Wu Tai Chi Chuan enthält neben Handformen ohne Waffen auch Waffenformen. Gelehrt werden Säbelform, Lanzenform und Schwertform.

Partneranwendungen (Tui Shou) vermitteln die Umsetzung der Prinzipien des Wu Tai Chi Chuan in anfangs stilisierten und später immer freieren Übungen mit Trainingspartner. 

Abgerundet wird das System durch fünf Vorübungen, die zu Beginn des Trainings nicht nur die Muskulatur des Übenden aufwärmen, sondern ihn auch mental auf den Unterricht einstimmen.

Der Wu-Stil zeichnet sich durch fließende, geschmeidige und kompakte Bewegungen aus. Diese werden in kleinen Kreisen bzw. Spiralen ausgeführt und beziehen den gesamten Körper ein.

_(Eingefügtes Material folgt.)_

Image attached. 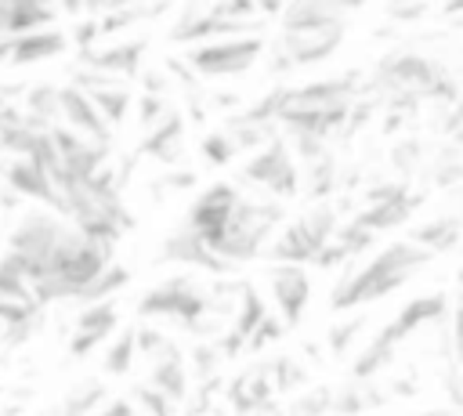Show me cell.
<instances>
[{
	"mask_svg": "<svg viewBox=\"0 0 463 416\" xmlns=\"http://www.w3.org/2000/svg\"><path fill=\"white\" fill-rule=\"evenodd\" d=\"M434 253H427L423 246H416L412 239H398L391 246H383L376 257H369L362 268H351L340 286L333 289L329 304L333 311H351V307H365L387 293H394L398 286H405L423 264H430Z\"/></svg>",
	"mask_w": 463,
	"mask_h": 416,
	"instance_id": "1",
	"label": "cell"
},
{
	"mask_svg": "<svg viewBox=\"0 0 463 416\" xmlns=\"http://www.w3.org/2000/svg\"><path fill=\"white\" fill-rule=\"evenodd\" d=\"M137 402H141V409H145L148 416H174V402H170L166 394H159L152 383L137 387Z\"/></svg>",
	"mask_w": 463,
	"mask_h": 416,
	"instance_id": "24",
	"label": "cell"
},
{
	"mask_svg": "<svg viewBox=\"0 0 463 416\" xmlns=\"http://www.w3.org/2000/svg\"><path fill=\"white\" fill-rule=\"evenodd\" d=\"M347 7L344 4H286L279 11V33H297V29H311V25H322V22H333V18H344Z\"/></svg>",
	"mask_w": 463,
	"mask_h": 416,
	"instance_id": "19",
	"label": "cell"
},
{
	"mask_svg": "<svg viewBox=\"0 0 463 416\" xmlns=\"http://www.w3.org/2000/svg\"><path fill=\"white\" fill-rule=\"evenodd\" d=\"M282 221V206L275 199H242L224 228V235L213 242V257L221 264L250 260L264 250V242L275 235V224Z\"/></svg>",
	"mask_w": 463,
	"mask_h": 416,
	"instance_id": "2",
	"label": "cell"
},
{
	"mask_svg": "<svg viewBox=\"0 0 463 416\" xmlns=\"http://www.w3.org/2000/svg\"><path fill=\"white\" fill-rule=\"evenodd\" d=\"M239 181H246L250 188H257L260 199H293L300 192V166H297L289 145L279 137V141H271L268 148L253 152L242 163Z\"/></svg>",
	"mask_w": 463,
	"mask_h": 416,
	"instance_id": "5",
	"label": "cell"
},
{
	"mask_svg": "<svg viewBox=\"0 0 463 416\" xmlns=\"http://www.w3.org/2000/svg\"><path fill=\"white\" fill-rule=\"evenodd\" d=\"M282 329H286V326H282L275 315H268V318L260 322V329L250 336V344H246V347H250V351H260V347H268L271 340H279V336H282Z\"/></svg>",
	"mask_w": 463,
	"mask_h": 416,
	"instance_id": "26",
	"label": "cell"
},
{
	"mask_svg": "<svg viewBox=\"0 0 463 416\" xmlns=\"http://www.w3.org/2000/svg\"><path fill=\"white\" fill-rule=\"evenodd\" d=\"M344 33H347V14L333 18V22H322V25H311V29L279 33V43H275V54H271V72H289V69H300V65L326 61L344 43Z\"/></svg>",
	"mask_w": 463,
	"mask_h": 416,
	"instance_id": "6",
	"label": "cell"
},
{
	"mask_svg": "<svg viewBox=\"0 0 463 416\" xmlns=\"http://www.w3.org/2000/svg\"><path fill=\"white\" fill-rule=\"evenodd\" d=\"M362 326H365L362 315H354V318H347V322H336V326L329 329V347H333V351H347V347L354 344V336L362 333Z\"/></svg>",
	"mask_w": 463,
	"mask_h": 416,
	"instance_id": "23",
	"label": "cell"
},
{
	"mask_svg": "<svg viewBox=\"0 0 463 416\" xmlns=\"http://www.w3.org/2000/svg\"><path fill=\"white\" fill-rule=\"evenodd\" d=\"M61 127L80 134V137H87V141H94V145H109L112 141V127L101 119L94 101L76 83L61 87Z\"/></svg>",
	"mask_w": 463,
	"mask_h": 416,
	"instance_id": "11",
	"label": "cell"
},
{
	"mask_svg": "<svg viewBox=\"0 0 463 416\" xmlns=\"http://www.w3.org/2000/svg\"><path fill=\"white\" fill-rule=\"evenodd\" d=\"M416 206H420V199L412 192H405L402 184H380V188L369 192L365 210H358L351 224L362 228V232H369V235H376V232H387V228L405 224Z\"/></svg>",
	"mask_w": 463,
	"mask_h": 416,
	"instance_id": "9",
	"label": "cell"
},
{
	"mask_svg": "<svg viewBox=\"0 0 463 416\" xmlns=\"http://www.w3.org/2000/svg\"><path fill=\"white\" fill-rule=\"evenodd\" d=\"M239 203H242L239 188L228 184V181H217V184H210V188H203L195 195V203L188 206L184 224L213 250V242L224 235V228H228V221H232V213H235Z\"/></svg>",
	"mask_w": 463,
	"mask_h": 416,
	"instance_id": "7",
	"label": "cell"
},
{
	"mask_svg": "<svg viewBox=\"0 0 463 416\" xmlns=\"http://www.w3.org/2000/svg\"><path fill=\"white\" fill-rule=\"evenodd\" d=\"M416 246H423L427 253H445L452 246H463V221L456 213H445V217H434L420 228H412L409 235Z\"/></svg>",
	"mask_w": 463,
	"mask_h": 416,
	"instance_id": "18",
	"label": "cell"
},
{
	"mask_svg": "<svg viewBox=\"0 0 463 416\" xmlns=\"http://www.w3.org/2000/svg\"><path fill=\"white\" fill-rule=\"evenodd\" d=\"M203 159L213 163V166H228L232 159H239V148L232 145V137L224 130H213L203 137Z\"/></svg>",
	"mask_w": 463,
	"mask_h": 416,
	"instance_id": "22",
	"label": "cell"
},
{
	"mask_svg": "<svg viewBox=\"0 0 463 416\" xmlns=\"http://www.w3.org/2000/svg\"><path fill=\"white\" fill-rule=\"evenodd\" d=\"M0 174H4V181H7V188L14 195H29V199H40V203H47V206L58 210L54 177L40 163H33V159H7V166Z\"/></svg>",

Die langsamen Formen werden in Zeitlupe gelaufen, d.h. die Form selbst entspricht einer einzigen fliesse nden Bewegung, die weder stoppt noch neu ansetzt. Eine solche Bewegung dauert z.B. bei der langen Form rund 40 Minuten.

Der Rücken ist - in sich - zwischen Steißbein und Scheitel (Weilü Zhongzheng - Hanxiong Babei) stets gerade und dient als in  sich drehbare Achse. Die Füße stehen bei Schritten (Gong Bu, Xu Bu, Ping Xing Bu) parallel. Bei Drehungen des Standes werden sie sinnvoll auf Ferse oder Fussballen gedreht und stehen übergangsweise im rechten Winkel (Ding Zi Bu). Insgesamt wird einer natürlichen Funktionsweise der Fußgelenke, Kniegelenke, Hüftgelenke, der Wirbelsäule, den Schultern, Ellbogen und Handgelenken zugearbeitet, was die Bewegungen sehr locker und vor allem natürlich macht.

Diese Art der Ausführung ist zum Einen sehr anspruchsvoll zum Anderen jedoch sehr entlastend für Körper, Geist und Seele. Dadurch, dass man durch und durch beansprucht wird, sich aber nicht verausgabt - Atmung wird langsam, tief und gleichmäßig - kann man das stimulierte Energiepotential besser im Körper nutzen, anstatt es gleich wieder loszuwerden. So bildet Wu Tai Chi Chuan mit der Zeit eine umfassendere energetische Struktur.

Aufgrund seiner speziellen Art eignet sich Wu Tai Chi Chuan für Jung und Alt gleichermaßen. Anfänger profitieren genau so wie erfahrene Kampfsportler.